Patient and Clinician Perspectives of Factors That Influence the Delivery of Alcohol Brief Interventions in Australian Primary Care: A Qualitative Descriptive Study
Brief interventions (BIs) delivered in primary care can reduce harmful alcohol consumption. Yet, clinicians do not routinely offer BIs to reduce harmful alcohol use.
This study explored the perspectives of clinicians and patients about the use of alcohol BIs during consultations in Australian primary care.
Semi-structured interviews and focus groups (face-to-face and virtual) were undertaken with 34 general practitioners, eight practice nurses and 17 patients. Field notes were made from audio-recordings and themes were identified using a descriptive qualitative approach with the field notes as the point of data analysis.
Participants identified barriers within the consultation, practice setting and wider healthcare system plus across the community which reduce the delivery of BIs in primary care including: Australian alcohol norms; inconsistent public health messaging around alcohol harm; primary care not recognized as a place to go for help; community stigma towards alcohol use; practice team culture towards preventive health, including systems for recording alcohol histories; limitations of clinical software and current patient resources.

Entries taken from a collection

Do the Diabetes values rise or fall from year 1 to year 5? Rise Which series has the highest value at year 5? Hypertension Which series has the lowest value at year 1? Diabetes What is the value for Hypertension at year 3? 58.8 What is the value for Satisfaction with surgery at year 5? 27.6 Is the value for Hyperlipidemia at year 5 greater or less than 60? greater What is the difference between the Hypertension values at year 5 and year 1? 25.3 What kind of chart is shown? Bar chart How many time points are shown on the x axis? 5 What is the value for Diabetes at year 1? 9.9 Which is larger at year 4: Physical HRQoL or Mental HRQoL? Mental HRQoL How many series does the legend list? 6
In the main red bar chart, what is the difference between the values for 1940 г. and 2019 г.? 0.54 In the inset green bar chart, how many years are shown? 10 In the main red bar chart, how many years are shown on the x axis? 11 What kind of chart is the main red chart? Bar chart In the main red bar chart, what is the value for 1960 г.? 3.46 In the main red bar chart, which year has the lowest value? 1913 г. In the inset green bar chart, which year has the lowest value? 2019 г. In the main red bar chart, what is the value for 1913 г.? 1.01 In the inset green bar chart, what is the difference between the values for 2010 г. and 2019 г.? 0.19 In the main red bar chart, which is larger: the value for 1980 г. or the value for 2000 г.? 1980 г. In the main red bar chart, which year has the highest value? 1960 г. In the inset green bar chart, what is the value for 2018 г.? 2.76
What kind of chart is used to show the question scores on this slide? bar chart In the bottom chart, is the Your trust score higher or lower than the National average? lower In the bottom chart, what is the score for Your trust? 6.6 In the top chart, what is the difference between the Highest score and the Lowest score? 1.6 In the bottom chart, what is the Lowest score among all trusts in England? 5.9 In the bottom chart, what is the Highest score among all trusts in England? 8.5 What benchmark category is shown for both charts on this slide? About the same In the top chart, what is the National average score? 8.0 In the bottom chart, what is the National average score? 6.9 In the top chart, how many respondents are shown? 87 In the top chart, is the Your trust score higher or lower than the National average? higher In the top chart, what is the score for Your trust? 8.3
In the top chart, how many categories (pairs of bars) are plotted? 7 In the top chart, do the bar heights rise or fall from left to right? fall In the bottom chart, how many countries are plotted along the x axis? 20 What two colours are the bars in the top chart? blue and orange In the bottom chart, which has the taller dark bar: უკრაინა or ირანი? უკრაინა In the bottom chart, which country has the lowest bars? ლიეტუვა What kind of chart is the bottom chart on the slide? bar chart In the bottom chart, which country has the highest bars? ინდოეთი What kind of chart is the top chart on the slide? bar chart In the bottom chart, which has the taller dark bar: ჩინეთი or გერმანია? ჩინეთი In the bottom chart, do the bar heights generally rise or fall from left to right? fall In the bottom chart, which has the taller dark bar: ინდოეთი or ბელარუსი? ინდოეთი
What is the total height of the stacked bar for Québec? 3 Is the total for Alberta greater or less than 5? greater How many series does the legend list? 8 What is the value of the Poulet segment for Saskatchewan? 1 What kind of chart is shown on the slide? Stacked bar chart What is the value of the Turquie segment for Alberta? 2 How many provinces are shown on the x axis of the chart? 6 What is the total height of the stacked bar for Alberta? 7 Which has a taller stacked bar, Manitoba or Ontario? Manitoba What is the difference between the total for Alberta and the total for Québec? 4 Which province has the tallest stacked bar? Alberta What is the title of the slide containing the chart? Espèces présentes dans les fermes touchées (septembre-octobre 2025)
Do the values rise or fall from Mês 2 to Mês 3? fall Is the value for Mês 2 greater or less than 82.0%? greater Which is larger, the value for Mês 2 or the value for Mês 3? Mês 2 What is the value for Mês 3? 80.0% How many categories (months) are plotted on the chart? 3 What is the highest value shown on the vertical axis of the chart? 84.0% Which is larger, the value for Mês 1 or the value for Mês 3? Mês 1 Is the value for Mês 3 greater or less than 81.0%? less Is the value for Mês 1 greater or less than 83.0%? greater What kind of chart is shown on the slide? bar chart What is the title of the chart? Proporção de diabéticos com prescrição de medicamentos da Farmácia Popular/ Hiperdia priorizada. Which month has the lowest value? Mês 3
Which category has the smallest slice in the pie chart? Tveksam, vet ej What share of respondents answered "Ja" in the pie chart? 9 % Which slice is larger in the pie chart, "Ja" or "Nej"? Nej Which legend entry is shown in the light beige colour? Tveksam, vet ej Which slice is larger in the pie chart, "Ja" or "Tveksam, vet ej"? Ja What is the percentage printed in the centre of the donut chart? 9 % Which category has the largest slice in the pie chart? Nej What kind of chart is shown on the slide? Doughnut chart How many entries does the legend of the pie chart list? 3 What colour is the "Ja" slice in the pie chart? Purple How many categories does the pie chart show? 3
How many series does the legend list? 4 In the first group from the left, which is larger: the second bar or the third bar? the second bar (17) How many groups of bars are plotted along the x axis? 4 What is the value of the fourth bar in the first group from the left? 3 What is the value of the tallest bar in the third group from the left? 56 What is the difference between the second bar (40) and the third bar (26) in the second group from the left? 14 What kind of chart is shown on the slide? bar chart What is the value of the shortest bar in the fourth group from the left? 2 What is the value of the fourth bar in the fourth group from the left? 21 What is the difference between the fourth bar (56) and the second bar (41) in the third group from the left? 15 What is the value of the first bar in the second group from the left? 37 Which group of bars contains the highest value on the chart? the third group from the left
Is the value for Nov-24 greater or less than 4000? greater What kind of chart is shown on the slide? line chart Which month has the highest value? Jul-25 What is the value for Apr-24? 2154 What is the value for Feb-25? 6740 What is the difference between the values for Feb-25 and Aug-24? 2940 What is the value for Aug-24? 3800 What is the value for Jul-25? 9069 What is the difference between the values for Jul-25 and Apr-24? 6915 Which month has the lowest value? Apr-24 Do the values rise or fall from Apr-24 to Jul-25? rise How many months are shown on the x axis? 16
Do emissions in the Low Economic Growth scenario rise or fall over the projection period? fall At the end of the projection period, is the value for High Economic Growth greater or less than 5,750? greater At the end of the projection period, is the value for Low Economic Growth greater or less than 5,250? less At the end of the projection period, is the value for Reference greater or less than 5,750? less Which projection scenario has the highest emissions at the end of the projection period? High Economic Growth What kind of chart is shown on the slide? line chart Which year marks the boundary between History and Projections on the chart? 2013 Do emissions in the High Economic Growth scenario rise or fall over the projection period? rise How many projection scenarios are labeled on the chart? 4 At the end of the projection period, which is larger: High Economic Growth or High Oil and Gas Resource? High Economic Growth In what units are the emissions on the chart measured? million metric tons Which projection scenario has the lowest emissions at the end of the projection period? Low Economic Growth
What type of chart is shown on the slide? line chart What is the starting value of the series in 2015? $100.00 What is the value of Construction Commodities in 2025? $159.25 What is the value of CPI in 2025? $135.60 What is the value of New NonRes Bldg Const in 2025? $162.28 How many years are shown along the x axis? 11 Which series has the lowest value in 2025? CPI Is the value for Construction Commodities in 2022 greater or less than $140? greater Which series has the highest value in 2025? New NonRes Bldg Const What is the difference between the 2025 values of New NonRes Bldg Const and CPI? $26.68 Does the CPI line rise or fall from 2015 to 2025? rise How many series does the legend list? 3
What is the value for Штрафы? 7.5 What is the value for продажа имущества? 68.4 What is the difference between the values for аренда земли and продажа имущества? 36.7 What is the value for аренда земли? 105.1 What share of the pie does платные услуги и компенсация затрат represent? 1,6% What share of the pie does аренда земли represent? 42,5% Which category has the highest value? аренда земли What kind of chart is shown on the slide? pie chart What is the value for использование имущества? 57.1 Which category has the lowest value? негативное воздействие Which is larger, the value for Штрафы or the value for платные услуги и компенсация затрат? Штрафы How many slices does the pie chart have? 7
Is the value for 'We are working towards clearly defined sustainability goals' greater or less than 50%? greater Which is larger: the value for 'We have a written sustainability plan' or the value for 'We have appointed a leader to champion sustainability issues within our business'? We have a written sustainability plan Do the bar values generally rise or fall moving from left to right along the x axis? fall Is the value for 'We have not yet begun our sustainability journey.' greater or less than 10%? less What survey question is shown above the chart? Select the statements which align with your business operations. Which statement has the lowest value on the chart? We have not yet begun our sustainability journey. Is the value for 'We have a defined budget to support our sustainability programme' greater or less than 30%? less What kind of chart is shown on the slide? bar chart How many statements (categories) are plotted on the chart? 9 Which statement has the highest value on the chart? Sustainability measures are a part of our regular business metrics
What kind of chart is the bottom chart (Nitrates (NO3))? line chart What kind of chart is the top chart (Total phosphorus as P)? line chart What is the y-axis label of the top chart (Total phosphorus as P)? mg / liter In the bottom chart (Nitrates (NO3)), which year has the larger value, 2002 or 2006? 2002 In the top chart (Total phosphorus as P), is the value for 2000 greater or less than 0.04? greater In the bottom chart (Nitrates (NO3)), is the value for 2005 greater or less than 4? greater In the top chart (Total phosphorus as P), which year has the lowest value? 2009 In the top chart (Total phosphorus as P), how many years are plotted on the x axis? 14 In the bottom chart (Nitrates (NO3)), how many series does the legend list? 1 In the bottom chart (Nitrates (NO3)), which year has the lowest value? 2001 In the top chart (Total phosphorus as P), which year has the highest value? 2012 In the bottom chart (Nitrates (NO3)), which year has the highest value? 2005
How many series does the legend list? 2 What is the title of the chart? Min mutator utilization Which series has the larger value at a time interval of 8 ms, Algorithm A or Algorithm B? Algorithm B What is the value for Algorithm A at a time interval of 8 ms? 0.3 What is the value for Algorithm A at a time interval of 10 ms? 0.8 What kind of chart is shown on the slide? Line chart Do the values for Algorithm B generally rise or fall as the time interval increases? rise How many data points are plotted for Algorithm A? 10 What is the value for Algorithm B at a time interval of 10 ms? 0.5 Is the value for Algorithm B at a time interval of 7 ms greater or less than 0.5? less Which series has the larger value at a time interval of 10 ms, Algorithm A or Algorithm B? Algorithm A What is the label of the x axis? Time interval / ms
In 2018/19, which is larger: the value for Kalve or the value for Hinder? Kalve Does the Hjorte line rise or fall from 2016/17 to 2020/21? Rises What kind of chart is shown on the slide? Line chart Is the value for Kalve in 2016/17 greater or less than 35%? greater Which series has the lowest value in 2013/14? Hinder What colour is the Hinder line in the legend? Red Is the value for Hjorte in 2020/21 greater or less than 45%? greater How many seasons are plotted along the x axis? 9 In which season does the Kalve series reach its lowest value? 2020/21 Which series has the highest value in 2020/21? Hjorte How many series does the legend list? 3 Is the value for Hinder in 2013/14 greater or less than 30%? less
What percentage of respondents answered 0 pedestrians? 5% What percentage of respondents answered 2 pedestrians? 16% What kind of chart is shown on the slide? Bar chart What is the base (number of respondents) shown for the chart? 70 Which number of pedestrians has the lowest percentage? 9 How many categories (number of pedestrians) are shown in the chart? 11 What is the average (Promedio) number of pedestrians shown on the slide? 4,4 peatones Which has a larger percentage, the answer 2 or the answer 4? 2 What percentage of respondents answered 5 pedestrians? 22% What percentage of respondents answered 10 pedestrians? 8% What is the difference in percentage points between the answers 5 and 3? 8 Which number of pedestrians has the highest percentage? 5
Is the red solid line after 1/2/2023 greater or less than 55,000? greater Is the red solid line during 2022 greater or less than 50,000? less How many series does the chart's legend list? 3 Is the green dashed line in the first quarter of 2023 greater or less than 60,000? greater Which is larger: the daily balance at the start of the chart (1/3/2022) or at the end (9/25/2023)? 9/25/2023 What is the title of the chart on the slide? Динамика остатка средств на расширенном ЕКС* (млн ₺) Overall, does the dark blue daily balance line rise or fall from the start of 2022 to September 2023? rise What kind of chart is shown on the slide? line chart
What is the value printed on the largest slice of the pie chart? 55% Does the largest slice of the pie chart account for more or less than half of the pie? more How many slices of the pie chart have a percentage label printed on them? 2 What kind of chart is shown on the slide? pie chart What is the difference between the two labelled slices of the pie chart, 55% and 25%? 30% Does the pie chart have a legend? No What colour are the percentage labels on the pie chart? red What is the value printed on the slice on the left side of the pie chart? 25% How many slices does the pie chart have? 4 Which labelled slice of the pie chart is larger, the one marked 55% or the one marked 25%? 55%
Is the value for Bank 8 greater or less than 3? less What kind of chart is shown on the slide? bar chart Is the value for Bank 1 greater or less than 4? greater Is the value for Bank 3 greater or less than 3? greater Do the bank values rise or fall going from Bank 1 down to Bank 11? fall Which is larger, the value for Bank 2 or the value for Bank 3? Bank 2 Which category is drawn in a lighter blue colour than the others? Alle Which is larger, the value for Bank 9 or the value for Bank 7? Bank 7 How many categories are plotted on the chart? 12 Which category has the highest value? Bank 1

### REQUIRED TASKS
A. Reproduce the passage of the abstract on alcohol brief interventions that starts at "Participants identified barriers" and ends at "current patient resources.".
B. In the abstract on alcohol brief interventions, what served as the point of data analysis?
C. Carry on the abstract on alcohol brief interventions in Australian primary care from its last sentence.

### ANSWERS FOR THE EXERCISE
A.
Participants identified barriers within the consultation, practice setting and wider healthcare system plus across the community which reduce the delivery of BIs in primary care including: Australian alcohol norms; inconsistent public health messaging around alcohol harm; primary care not recognized as a place to go for help; community stigma towards alcohol use; practice team culture towards preventive health, including systems for recording alcohol histories; limitations of clinical software and current patient resources.

B. The field notes made from the audio-recordings.

C.
Multiple layers of the healthcare system influence the use of BIs in primary care. Identified facilitators for embedding BIs in primary care included: (i) raising community and clinician awareness of the health harms of alcohol, (ii) reinforcing a primary care culture that promotes prevention and, (iii) supportive resources to facilitate discussion about alcohol use and strategies to reduce intake. Alcohol BIs in primary care could be further supported by community public health messages about alcohol use.